Trust is knowing your brother is there even when you can’t see him. Two-in. Two-out. No matter the cost.
I think of Drew saying those words to me. Of the two of us reciting them as we sat at a beach bonfire and polished off a six-pack. The tap of our beer bottles against one another’s. The promise made to always look out for each other.
And with the memory comes the anger at the rest of the guys looking at me. The disbelief that they’re questioning me.

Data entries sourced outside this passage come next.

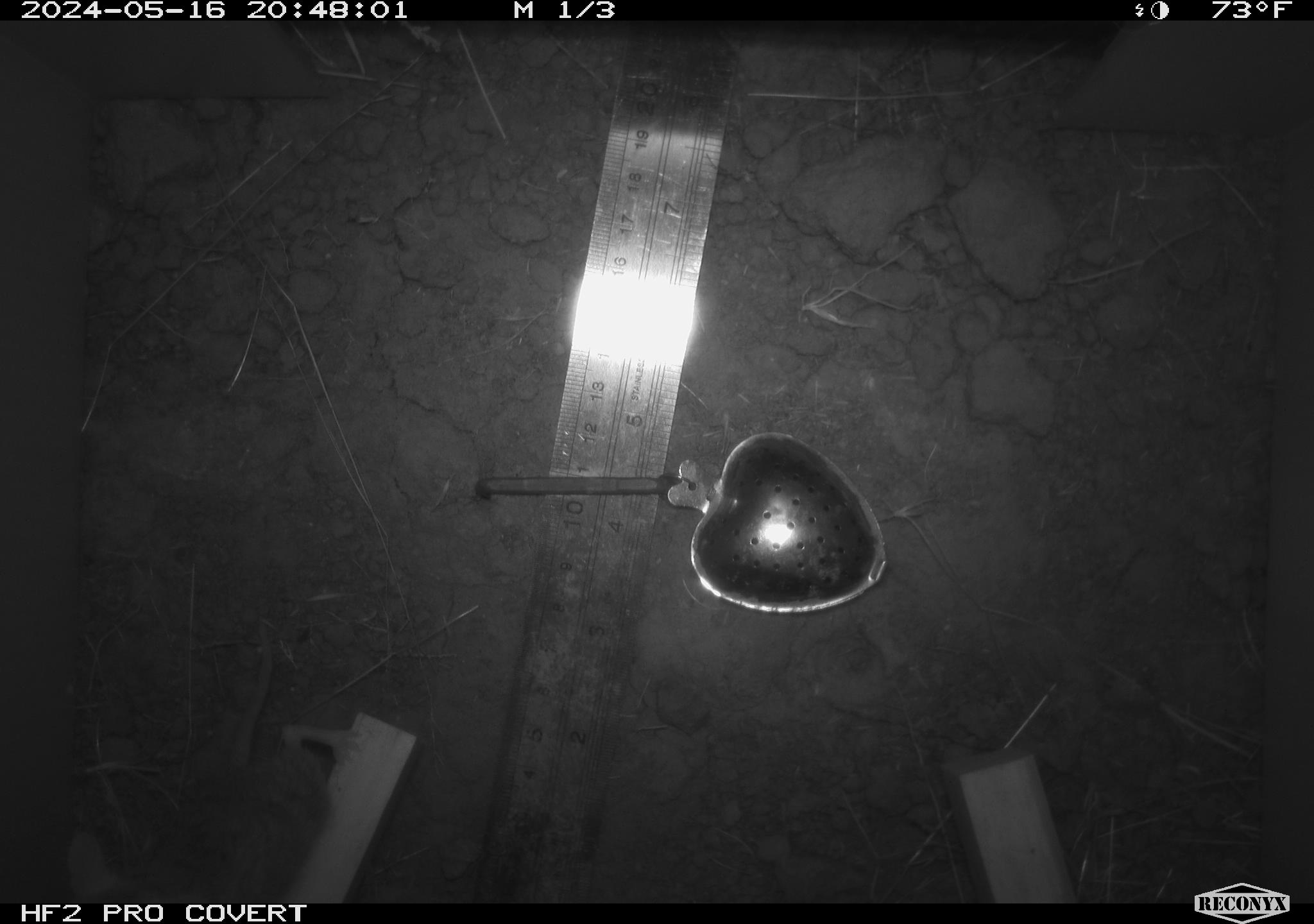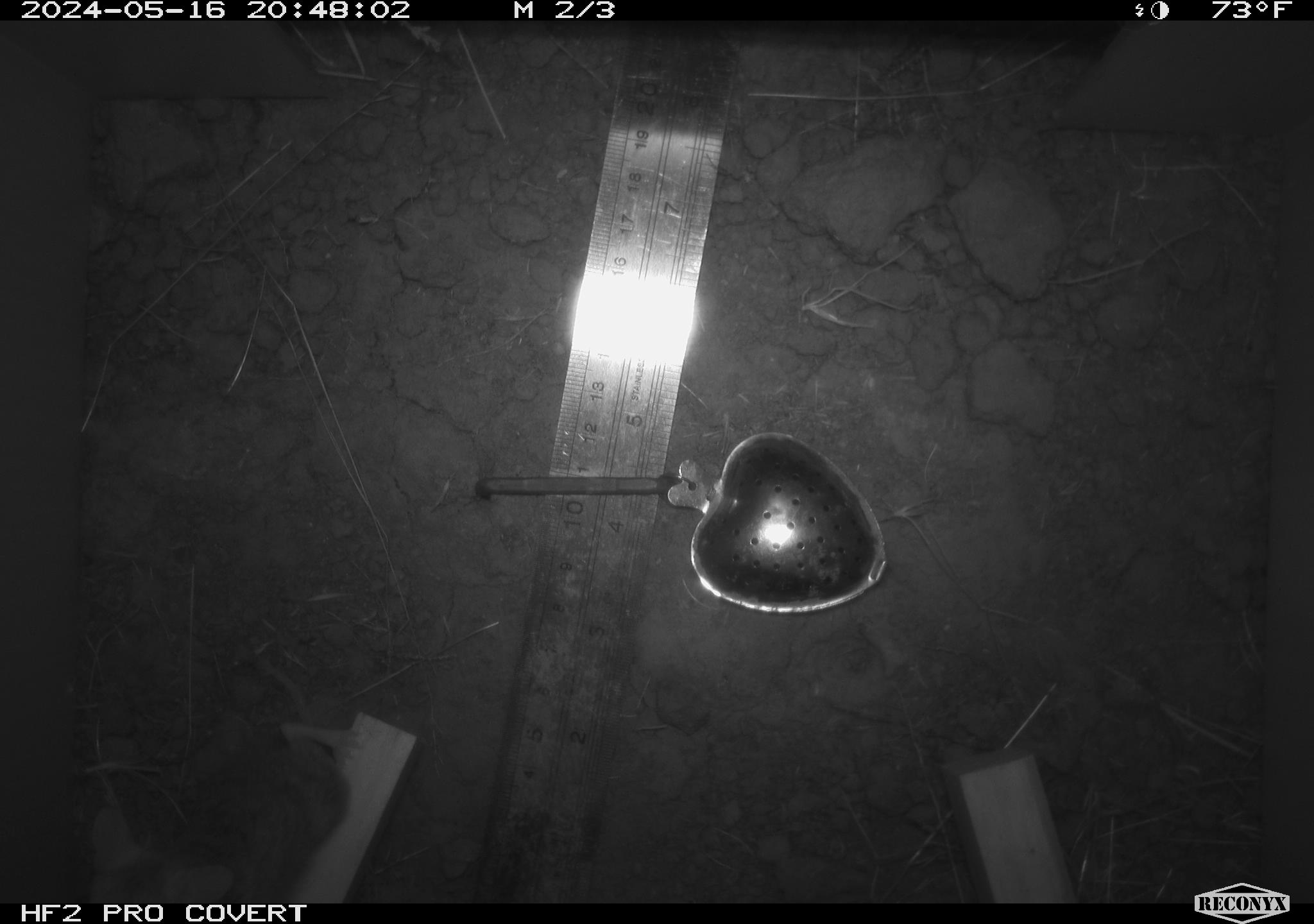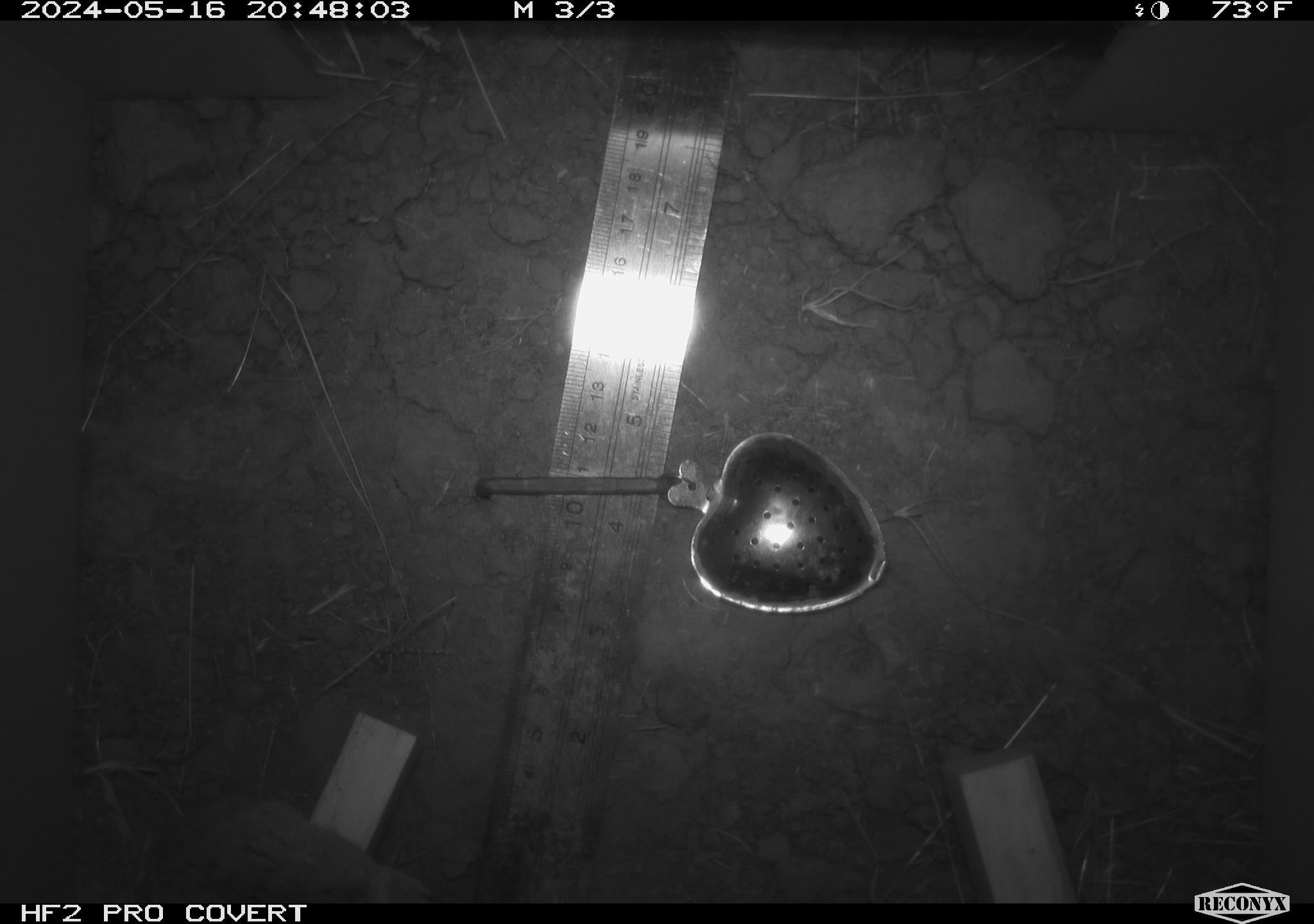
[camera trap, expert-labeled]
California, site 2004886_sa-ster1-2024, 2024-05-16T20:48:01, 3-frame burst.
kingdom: Animalia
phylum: Chordata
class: Mammalia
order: Rodentia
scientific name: Rodentia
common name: mouse species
Mouse species (Rodentia).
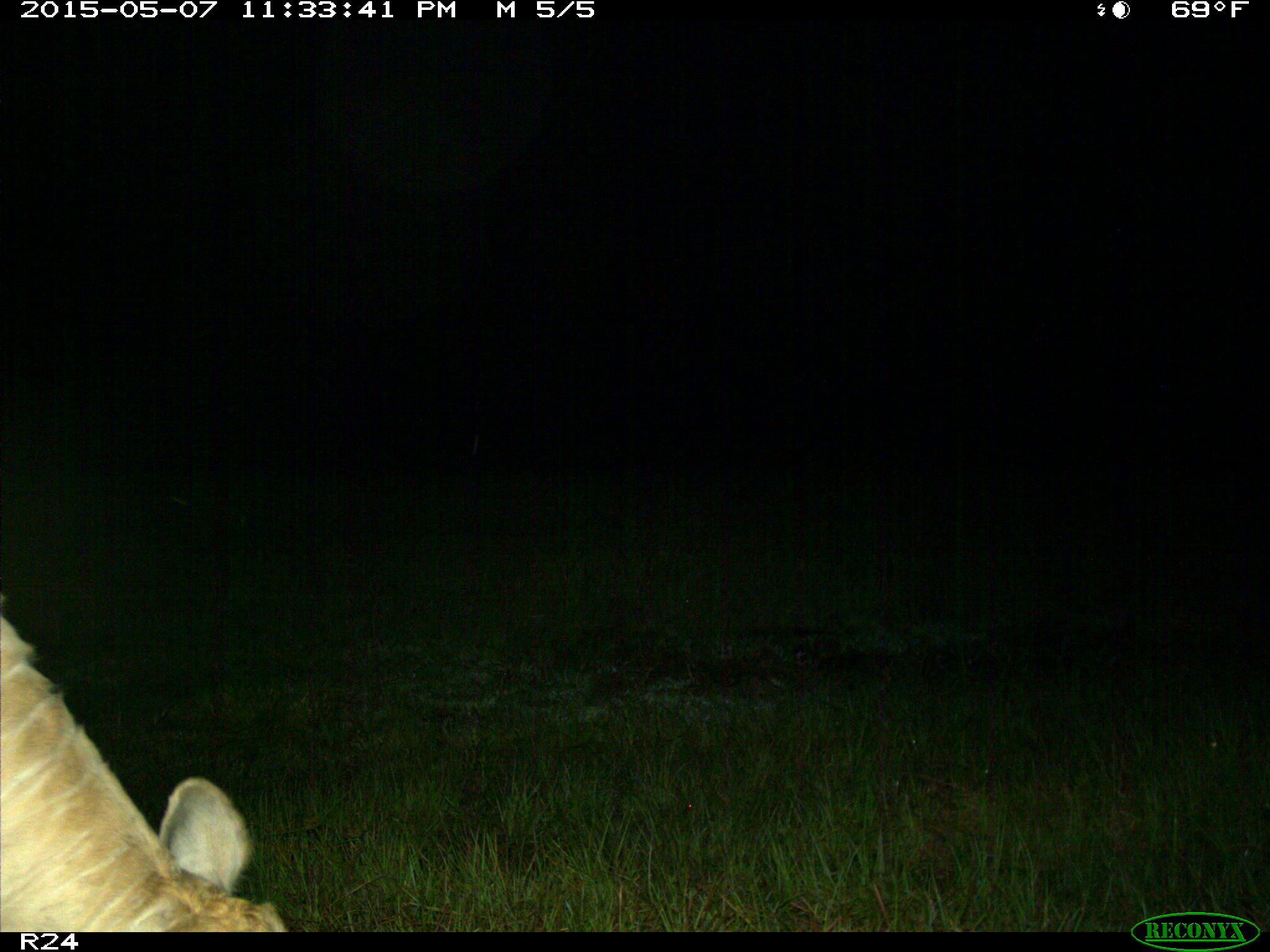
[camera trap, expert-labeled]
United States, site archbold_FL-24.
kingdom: Animalia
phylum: Chordata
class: Mammalia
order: Artiodactyla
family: Bovidae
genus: Bos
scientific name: Bos taurus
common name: domestic cow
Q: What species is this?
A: Bos taurus (domestic cow).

“Oh, I get it. This isn’t you worrying about my well being. This is you worrying about me having your back on a call. This is you worrying if my head’s straight enough to save you if you get in trouble . . . or if I’m going to let you die like I did Drew? Right? That’s what this is?” Mack tries to talk, and I cut him off. “Well, fuck you. Fuck all of you.” My fists clench, and it’s hard to draw in air as I turn my back to them and pace the room. Fury and hurt and distrust eat at every part of me . . . just like the guilt does.
“Grady.”
“Stop Grady-ing me! Just stop! You don’t know what it was like. You don’t live with what happened in your head. His voice asking for help. His screams begging. Having to hear his PASS alarm going off and not knowing how to save him. You don’t close your eyes every goddamn night and worry about how bad the nightmare is going to be this time, do you? You don’t get called to a scene where a fire is hot and worry about whether it’s going to happen again. So you’re fucking right, I’m messed up. But you can bet your ass that when I walk into a fire, it’ll be because I’m ready and know without a shadow of a doubt I’d do it again to save one of your sorry asses. If you don’t like that, or don’t believe I’m capable of doing my job, take it up with command. Kick me out of the department. But don’t you ever”—I slam my hand down on the kitchen counter so hard it stings—“tell me you worry about me having your back.”